[Records]
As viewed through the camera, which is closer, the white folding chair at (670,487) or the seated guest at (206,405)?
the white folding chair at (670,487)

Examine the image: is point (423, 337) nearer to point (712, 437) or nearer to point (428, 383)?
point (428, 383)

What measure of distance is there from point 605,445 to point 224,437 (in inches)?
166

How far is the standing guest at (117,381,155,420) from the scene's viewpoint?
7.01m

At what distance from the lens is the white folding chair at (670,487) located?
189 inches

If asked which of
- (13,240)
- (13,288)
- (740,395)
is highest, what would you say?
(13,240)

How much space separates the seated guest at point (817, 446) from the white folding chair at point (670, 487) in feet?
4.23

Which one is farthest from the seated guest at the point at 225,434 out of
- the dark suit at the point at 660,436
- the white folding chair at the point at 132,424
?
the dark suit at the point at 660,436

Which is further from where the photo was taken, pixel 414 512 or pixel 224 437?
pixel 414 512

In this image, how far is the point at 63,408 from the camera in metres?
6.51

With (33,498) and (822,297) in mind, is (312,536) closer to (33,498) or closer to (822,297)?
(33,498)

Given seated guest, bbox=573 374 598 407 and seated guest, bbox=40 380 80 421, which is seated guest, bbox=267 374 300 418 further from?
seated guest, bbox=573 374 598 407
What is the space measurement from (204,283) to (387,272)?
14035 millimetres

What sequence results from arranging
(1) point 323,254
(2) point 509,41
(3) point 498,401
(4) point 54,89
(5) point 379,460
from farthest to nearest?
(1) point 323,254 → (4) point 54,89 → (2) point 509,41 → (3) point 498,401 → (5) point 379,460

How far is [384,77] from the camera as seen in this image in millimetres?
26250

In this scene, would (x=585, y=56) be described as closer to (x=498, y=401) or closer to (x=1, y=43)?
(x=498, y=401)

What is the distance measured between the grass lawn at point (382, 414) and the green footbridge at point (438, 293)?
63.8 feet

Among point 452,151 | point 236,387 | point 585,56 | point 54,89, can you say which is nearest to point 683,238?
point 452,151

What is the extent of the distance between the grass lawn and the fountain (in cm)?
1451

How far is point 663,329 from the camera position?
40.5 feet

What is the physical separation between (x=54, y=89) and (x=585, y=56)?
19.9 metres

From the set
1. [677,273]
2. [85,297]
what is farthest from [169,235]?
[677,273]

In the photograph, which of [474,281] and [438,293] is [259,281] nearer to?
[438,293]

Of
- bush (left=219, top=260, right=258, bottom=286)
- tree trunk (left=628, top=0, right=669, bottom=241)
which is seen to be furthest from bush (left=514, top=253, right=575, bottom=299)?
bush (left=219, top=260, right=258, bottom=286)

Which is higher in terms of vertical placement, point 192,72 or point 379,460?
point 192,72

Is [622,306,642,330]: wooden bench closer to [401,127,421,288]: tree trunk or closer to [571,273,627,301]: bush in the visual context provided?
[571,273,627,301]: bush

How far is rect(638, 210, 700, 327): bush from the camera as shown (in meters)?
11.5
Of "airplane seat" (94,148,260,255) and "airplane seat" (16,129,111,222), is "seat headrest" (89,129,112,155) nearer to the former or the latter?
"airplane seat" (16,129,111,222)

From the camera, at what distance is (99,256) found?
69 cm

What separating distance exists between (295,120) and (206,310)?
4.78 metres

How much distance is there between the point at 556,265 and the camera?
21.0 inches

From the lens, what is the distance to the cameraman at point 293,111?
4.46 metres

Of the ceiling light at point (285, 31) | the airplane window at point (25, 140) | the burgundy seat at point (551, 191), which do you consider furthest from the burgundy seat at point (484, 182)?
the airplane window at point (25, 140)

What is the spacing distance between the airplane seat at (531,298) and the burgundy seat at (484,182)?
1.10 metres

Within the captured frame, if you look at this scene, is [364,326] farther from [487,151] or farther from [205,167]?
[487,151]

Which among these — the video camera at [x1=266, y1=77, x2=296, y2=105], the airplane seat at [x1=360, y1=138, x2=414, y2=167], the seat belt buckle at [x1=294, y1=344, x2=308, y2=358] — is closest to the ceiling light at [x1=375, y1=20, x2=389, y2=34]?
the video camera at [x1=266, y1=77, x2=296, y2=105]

[Problem statement]
Copy out the listing above word for word, line by line.

[Solution to this task]
As viewed through the camera, which is closer, the white folding chair at (670,487) or the seated guest at (206,405)?
the white folding chair at (670,487)

Examine the image: is point (423, 337) nearer to point (712, 437) or nearer to point (428, 383)?
point (428, 383)

What measure of distance is there from point 605,445 to point 224,437 (in inches)?
166

How far is the standing guest at (117,381,155,420) from the scene's viewpoint?
7.01m

At what distance from the lens is the white folding chair at (670,487) located?
189 inches

If asked which of
- (13,240)
- (13,288)
- (740,395)
is highest, what would you say?
(13,240)

How much space separates the seated guest at point (817, 446) from the white folding chair at point (670, 487) in feet?
4.23

Which one is farthest from the seated guest at the point at 225,434 out of
- the dark suit at the point at 660,436
- the white folding chair at the point at 132,424
?
the dark suit at the point at 660,436

Which is further from where the photo was taken, pixel 414 512 or pixel 224 437?
pixel 414 512

In this image, how far is the point at 63,408 from the camera in metres?
6.51

With (33,498) and (822,297) in mind, is (312,536) closer to (33,498) or closer to (822,297)?
(33,498)

Given seated guest, bbox=573 374 598 407 and seated guest, bbox=40 380 80 421, which is seated guest, bbox=267 374 300 418 further from?
seated guest, bbox=573 374 598 407
What is the space measurement from (204,283) to (387,272)?
14035 millimetres

What sequence results from arranging
(1) point 323,254
(2) point 509,41
(3) point 498,401
(4) point 54,89
(5) point 379,460
from farthest to nearest?
(1) point 323,254 → (4) point 54,89 → (2) point 509,41 → (3) point 498,401 → (5) point 379,460

How far is [384,77] from the camera as seen in this image in millimetres?
26250

In this scene, would (x=585, y=56) be described as closer to (x=498, y=401) or closer to (x=1, y=43)?
(x=498, y=401)

What is the distance measured between the grass lawn at point (382, 414) and the green footbridge at point (438, 293)?
63.8 feet

Among point 452,151 | point 236,387 | point 585,56 | point 54,89, can you say which is nearest to point 683,238?
point 452,151

What is the extent of the distance between the grass lawn and the fountain (in cm)?
1451

How far is point 663,329 from the camera position?
40.5 feet

What is the physical separation between (x=54, y=89) and (x=585, y=56)?
19.9 metres

From the set
1. [677,273]
2. [85,297]
what is farthest from [169,235]?
[677,273]

In the photograph, which of [474,281] and [438,293] is [259,281] nearer to?
[438,293]

Of
- bush (left=219, top=260, right=258, bottom=286)
- tree trunk (left=628, top=0, right=669, bottom=241)
which is seen to be furthest from bush (left=514, top=253, right=575, bottom=299)?
bush (left=219, top=260, right=258, bottom=286)

Which is higher in terms of vertical placement, point 192,72 or point 379,460?
point 192,72

Is [622,306,642,330]: wooden bench closer to [401,127,421,288]: tree trunk or closer to [571,273,627,301]: bush in the visual context provided?
[571,273,627,301]: bush

How far is rect(638, 210, 700, 327): bush from the camera as shown (in meters)?
11.5
Of "airplane seat" (94,148,260,255) and "airplane seat" (16,129,111,222), is "seat headrest" (89,129,112,155) nearer to the former or the latter?
"airplane seat" (16,129,111,222)

From the camera, at what distance is (99,256) found?
69 cm

What separating distance exists between (295,120) and (206,310)?
4.78 metres

How much distance is there between the point at 556,265 and the camera?
21.0 inches

From the lens, what is the distance to the cameraman at point 293,111?
4.46 metres

Of the ceiling light at point (285, 31) | the airplane window at point (25, 140) | the burgundy seat at point (551, 191), which do you consider furthest from the burgundy seat at point (484, 182)?
the airplane window at point (25, 140)

What is the spacing distance between the airplane seat at (531,298) and the burgundy seat at (484,182)?
1.10 metres

Within the captured frame, if you look at this scene, is [364,326] farther from [487,151] or farther from [205,167]?
[487,151]

Which among these — the video camera at [x1=266, y1=77, x2=296, y2=105], the airplane seat at [x1=360, y1=138, x2=414, y2=167], the seat belt buckle at [x1=294, y1=344, x2=308, y2=358] — is closest to the ceiling light at [x1=375, y1=20, x2=389, y2=34]?
the video camera at [x1=266, y1=77, x2=296, y2=105]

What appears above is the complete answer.